** RECORDS FOR PROCESSING **
---

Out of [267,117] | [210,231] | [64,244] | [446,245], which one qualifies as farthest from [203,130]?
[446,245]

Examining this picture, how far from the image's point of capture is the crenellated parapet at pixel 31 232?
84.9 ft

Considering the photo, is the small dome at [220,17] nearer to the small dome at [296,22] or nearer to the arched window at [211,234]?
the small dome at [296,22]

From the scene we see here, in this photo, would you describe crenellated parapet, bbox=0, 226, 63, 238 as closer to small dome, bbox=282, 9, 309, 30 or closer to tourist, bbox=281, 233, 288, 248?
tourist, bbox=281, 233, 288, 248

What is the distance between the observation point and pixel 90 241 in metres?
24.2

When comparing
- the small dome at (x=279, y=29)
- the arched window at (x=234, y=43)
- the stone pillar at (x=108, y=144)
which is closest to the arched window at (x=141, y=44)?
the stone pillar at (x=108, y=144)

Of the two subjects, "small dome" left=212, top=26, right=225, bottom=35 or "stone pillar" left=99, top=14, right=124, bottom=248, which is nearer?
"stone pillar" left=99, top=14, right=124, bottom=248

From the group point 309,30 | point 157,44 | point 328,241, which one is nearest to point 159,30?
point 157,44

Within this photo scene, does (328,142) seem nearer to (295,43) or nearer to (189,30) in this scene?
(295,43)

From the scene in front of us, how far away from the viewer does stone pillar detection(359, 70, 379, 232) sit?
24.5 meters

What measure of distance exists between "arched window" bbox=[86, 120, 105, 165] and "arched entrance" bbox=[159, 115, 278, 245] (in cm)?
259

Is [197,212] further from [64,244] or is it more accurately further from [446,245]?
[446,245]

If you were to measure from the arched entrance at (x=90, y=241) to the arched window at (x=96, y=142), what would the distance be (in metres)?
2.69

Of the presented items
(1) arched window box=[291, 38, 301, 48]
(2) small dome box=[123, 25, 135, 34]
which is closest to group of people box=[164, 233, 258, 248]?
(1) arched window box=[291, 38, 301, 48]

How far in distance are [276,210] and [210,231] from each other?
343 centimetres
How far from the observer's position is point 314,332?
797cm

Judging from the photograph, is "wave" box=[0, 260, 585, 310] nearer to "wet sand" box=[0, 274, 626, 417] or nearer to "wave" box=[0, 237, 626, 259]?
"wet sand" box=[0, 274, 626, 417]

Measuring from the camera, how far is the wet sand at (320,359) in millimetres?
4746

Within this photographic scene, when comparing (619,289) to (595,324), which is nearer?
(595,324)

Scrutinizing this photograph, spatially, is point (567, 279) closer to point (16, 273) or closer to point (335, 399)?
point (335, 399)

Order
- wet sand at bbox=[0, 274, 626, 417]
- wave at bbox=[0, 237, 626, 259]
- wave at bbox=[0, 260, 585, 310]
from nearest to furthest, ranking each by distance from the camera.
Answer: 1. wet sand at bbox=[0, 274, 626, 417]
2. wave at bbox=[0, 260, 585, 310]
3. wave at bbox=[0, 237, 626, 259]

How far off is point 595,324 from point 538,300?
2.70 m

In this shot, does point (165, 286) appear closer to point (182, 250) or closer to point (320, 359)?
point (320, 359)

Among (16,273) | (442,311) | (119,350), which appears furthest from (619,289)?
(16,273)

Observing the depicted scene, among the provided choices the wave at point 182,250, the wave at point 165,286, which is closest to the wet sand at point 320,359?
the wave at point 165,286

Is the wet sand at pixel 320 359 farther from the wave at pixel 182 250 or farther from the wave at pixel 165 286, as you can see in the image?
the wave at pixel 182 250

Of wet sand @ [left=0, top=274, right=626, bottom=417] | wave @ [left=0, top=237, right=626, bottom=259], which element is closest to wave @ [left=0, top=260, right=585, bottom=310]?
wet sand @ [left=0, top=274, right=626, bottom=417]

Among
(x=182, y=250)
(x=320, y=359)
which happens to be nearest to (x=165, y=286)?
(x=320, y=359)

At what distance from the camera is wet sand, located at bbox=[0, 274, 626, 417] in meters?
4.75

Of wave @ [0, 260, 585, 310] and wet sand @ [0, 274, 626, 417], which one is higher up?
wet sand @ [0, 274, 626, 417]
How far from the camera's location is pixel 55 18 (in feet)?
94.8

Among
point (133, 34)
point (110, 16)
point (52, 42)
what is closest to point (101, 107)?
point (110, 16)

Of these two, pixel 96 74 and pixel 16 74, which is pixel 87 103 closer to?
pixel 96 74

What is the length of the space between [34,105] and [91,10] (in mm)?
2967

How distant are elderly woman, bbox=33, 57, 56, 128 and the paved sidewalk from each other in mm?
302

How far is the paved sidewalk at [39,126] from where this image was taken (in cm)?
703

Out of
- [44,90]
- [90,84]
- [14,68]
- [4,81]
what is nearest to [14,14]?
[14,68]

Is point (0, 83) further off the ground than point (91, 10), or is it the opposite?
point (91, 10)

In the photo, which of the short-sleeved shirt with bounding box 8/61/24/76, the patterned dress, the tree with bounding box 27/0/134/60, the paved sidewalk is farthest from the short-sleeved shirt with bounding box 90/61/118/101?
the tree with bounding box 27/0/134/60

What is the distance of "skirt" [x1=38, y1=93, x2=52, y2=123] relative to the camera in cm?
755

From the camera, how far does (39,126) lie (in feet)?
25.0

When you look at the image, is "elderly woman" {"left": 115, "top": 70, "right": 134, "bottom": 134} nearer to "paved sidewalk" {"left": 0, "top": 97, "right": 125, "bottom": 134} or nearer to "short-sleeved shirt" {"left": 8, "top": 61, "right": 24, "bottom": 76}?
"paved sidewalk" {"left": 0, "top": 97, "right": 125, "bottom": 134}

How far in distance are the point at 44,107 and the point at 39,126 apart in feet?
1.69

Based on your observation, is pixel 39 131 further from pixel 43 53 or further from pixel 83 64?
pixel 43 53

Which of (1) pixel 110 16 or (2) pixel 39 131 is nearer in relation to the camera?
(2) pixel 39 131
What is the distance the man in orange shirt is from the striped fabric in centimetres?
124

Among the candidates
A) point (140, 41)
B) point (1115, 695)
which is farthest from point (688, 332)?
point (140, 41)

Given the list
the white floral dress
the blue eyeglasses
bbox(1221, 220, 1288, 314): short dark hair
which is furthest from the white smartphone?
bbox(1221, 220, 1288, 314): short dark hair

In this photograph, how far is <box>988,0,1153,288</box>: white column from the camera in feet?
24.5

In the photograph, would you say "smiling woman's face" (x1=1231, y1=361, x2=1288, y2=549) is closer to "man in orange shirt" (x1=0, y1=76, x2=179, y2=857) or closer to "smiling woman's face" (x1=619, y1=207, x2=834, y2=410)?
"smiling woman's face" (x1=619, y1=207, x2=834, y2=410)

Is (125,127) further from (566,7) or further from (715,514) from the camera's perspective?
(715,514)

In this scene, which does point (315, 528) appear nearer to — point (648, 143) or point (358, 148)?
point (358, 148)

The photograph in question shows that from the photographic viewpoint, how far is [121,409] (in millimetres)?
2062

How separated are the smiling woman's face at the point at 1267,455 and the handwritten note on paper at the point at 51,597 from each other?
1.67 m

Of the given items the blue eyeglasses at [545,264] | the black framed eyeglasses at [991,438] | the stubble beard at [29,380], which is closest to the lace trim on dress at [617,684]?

---

Write out every record verbatim.

Out of [267,117] | [210,231] | [64,244] | [446,245], which one qualifies as farthest from [203,130]?
[446,245]

Examining this picture, how far from the image's point of capture is the crenellated parapet at pixel 31 232?
84.9 ft

Considering the photo, is the small dome at [220,17] nearer to the small dome at [296,22] or nearer to the arched window at [211,234]?
the small dome at [296,22]

From the scene we see here, in this photo, would you describe crenellated parapet, bbox=0, 226, 63, 238 as closer to small dome, bbox=282, 9, 309, 30 or closer to tourist, bbox=281, 233, 288, 248?
tourist, bbox=281, 233, 288, 248

What is the distance between the observation point and pixel 90 241 in metres?
24.2

When comparing
- the small dome at (x=279, y=29)
- the arched window at (x=234, y=43)
- the stone pillar at (x=108, y=144)
which is closest to the arched window at (x=141, y=44)?
the stone pillar at (x=108, y=144)

Of the two subjects, "small dome" left=212, top=26, right=225, bottom=35 or "stone pillar" left=99, top=14, right=124, bottom=248, which is nearer?
"stone pillar" left=99, top=14, right=124, bottom=248

From the group point 309,30 | point 157,44 | point 328,241, which one is nearest to point 159,30?
point 157,44

Within this photo scene, does (328,142) seem nearer to (295,43) or nearer to (189,30) in this scene?
(295,43)

From the scene in front of us, how far away from the viewer does stone pillar detection(359, 70, 379, 232) sit?
24.5 meters

What measure of distance exists between "arched window" bbox=[86, 120, 105, 165] and "arched entrance" bbox=[159, 115, 278, 245] (in cm)?
259

Is [197,212] further from [64,244] or is it more accurately further from [446,245]?
[446,245]

If you were to measure from the arched entrance at (x=90, y=241) to the arched window at (x=96, y=142), what would the distance be (in metres)?
2.69

Of the presented items
(1) arched window box=[291, 38, 301, 48]
(2) small dome box=[123, 25, 135, 34]
which is closest to group of people box=[164, 233, 258, 248]?
(1) arched window box=[291, 38, 301, 48]

How far in distance are [276,210] and [210,231] from each other?
343 centimetres
How far from the observer's position is point 314,332?
797cm

Judging from the photograph, is "wave" box=[0, 260, 585, 310] nearer to "wet sand" box=[0, 274, 626, 417] or nearer to "wave" box=[0, 237, 626, 259]?
"wet sand" box=[0, 274, 626, 417]

Measuring from the camera, how far is the wet sand at (320,359) in millimetres?
4746

Within this photographic scene, when comparing (619,289) to (595,324), which is nearer?
(595,324)

Scrutinizing this photograph, spatially, is point (567, 279) closer to point (16, 273) or closer to point (335, 399)?
point (335, 399)

Order
- wet sand at bbox=[0, 274, 626, 417]
- wave at bbox=[0, 237, 626, 259]
- wave at bbox=[0, 260, 585, 310]
from nearest to furthest, ranking each by distance from the camera.
Answer: 1. wet sand at bbox=[0, 274, 626, 417]
2. wave at bbox=[0, 260, 585, 310]
3. wave at bbox=[0, 237, 626, 259]

How far off is point 595,324 from point 538,300?
2.70 m

In this shot, does point (165, 286) appear closer to point (182, 250) or closer to point (320, 359)?
point (320, 359)

Among (16,273) | (442,311) | (119,350), which appears furthest from (619,289)?
(16,273)

Observing the depicted scene, among the provided choices the wave at point 182,250, the wave at point 165,286, which is closest to the wet sand at point 320,359?
the wave at point 165,286

Is the wet sand at pixel 320 359 farther from the wave at pixel 182 250 or farther from the wave at pixel 165 286, as you can see in the image?
the wave at pixel 182 250

Of wet sand @ [left=0, top=274, right=626, bottom=417] | wave @ [left=0, top=237, right=626, bottom=259], which element is closest to wave @ [left=0, top=260, right=585, bottom=310]?
wet sand @ [left=0, top=274, right=626, bottom=417]

Among
(x=182, y=250)
(x=320, y=359)
which happens to be nearest to (x=165, y=286)?
(x=320, y=359)

At what distance from the camera is wet sand, located at bbox=[0, 274, 626, 417] in meters?
4.75

Of wave @ [0, 260, 585, 310] and wet sand @ [0, 274, 626, 417], which one is higher up?
wet sand @ [0, 274, 626, 417]
How far from the camera's location is pixel 55 18 (in feet)?
94.8

Among
point (133, 34)
point (110, 16)
point (52, 42)
what is closest to point (101, 107)?
point (110, 16)

Of these two, pixel 96 74 and pixel 16 74, which is pixel 87 103 closer to?
pixel 96 74

What is the length of the space between [34,105] and [91,10] (in mm)?
2967

How distant are elderly woman, bbox=33, 57, 56, 128 and the paved sidewalk from each other in mm?
302

How far is the paved sidewalk at [39,126] from where this image was taken (in cm)?
703

Out of
- [44,90]
- [90,84]
- [14,68]
- [4,81]
what is nearest to [14,14]?
[14,68]

Is point (0, 83) further off the ground than point (91, 10), or is it the opposite?
point (91, 10)

In the photo, which of the short-sleeved shirt with bounding box 8/61/24/76, the patterned dress, the tree with bounding box 27/0/134/60, the paved sidewalk is farthest from the short-sleeved shirt with bounding box 90/61/118/101?
the tree with bounding box 27/0/134/60

What is the distance of "skirt" [x1=38, y1=93, x2=52, y2=123] relative to the camera in cm?
755

From the camera, how far does (39,126) lie (in feet)?
25.0

When you look at the image, is "elderly woman" {"left": 115, "top": 70, "right": 134, "bottom": 134} nearer to "paved sidewalk" {"left": 0, "top": 97, "right": 125, "bottom": 134} or nearer to "short-sleeved shirt" {"left": 8, "top": 61, "right": 24, "bottom": 76}?
"paved sidewalk" {"left": 0, "top": 97, "right": 125, "bottom": 134}

How far in distance are the point at 44,107 and the point at 39,126 apart in feet?
1.69

Based on your observation, is pixel 39 131 further from pixel 43 53 or further from pixel 83 64?
pixel 43 53

Which of (1) pixel 110 16 or (2) pixel 39 131 is nearer in relation to the camera?
(2) pixel 39 131
What is the distance the man in orange shirt is from the striped fabric in centimetres?
124

Among the candidates
A) point (140, 41)
B) point (1115, 695)
which is farthest from point (688, 332)?
point (140, 41)

Given the list
the white floral dress
the blue eyeglasses
bbox(1221, 220, 1288, 314): short dark hair
which is furthest from the white smartphone?
bbox(1221, 220, 1288, 314): short dark hair

In this photograph, how far is <box>988,0,1153,288</box>: white column from the camera in feet?
24.5

In the photograph, would you say "smiling woman's face" (x1=1231, y1=361, x2=1288, y2=549) is closer to "man in orange shirt" (x1=0, y1=76, x2=179, y2=857) or closer to "smiling woman's face" (x1=619, y1=207, x2=834, y2=410)?
"smiling woman's face" (x1=619, y1=207, x2=834, y2=410)

Is (125,127) further from (566,7) or further from (715,514) from the camera's perspective?
(715,514)

In this scene, which does point (315, 528) appear nearer to — point (648, 143) or point (358, 148)?
point (358, 148)

The photograph in question shows that from the photographic viewpoint, how far is [121,409] (in millimetres)?
2062

How separated are the smiling woman's face at the point at 1267,455 and the handwritten note on paper at the point at 51,597 from each other?
1.67 m

Of the given items the blue eyeglasses at [545,264] | the black framed eyeglasses at [991,438] | the stubble beard at [29,380], which is closest to the lace trim on dress at [617,684]?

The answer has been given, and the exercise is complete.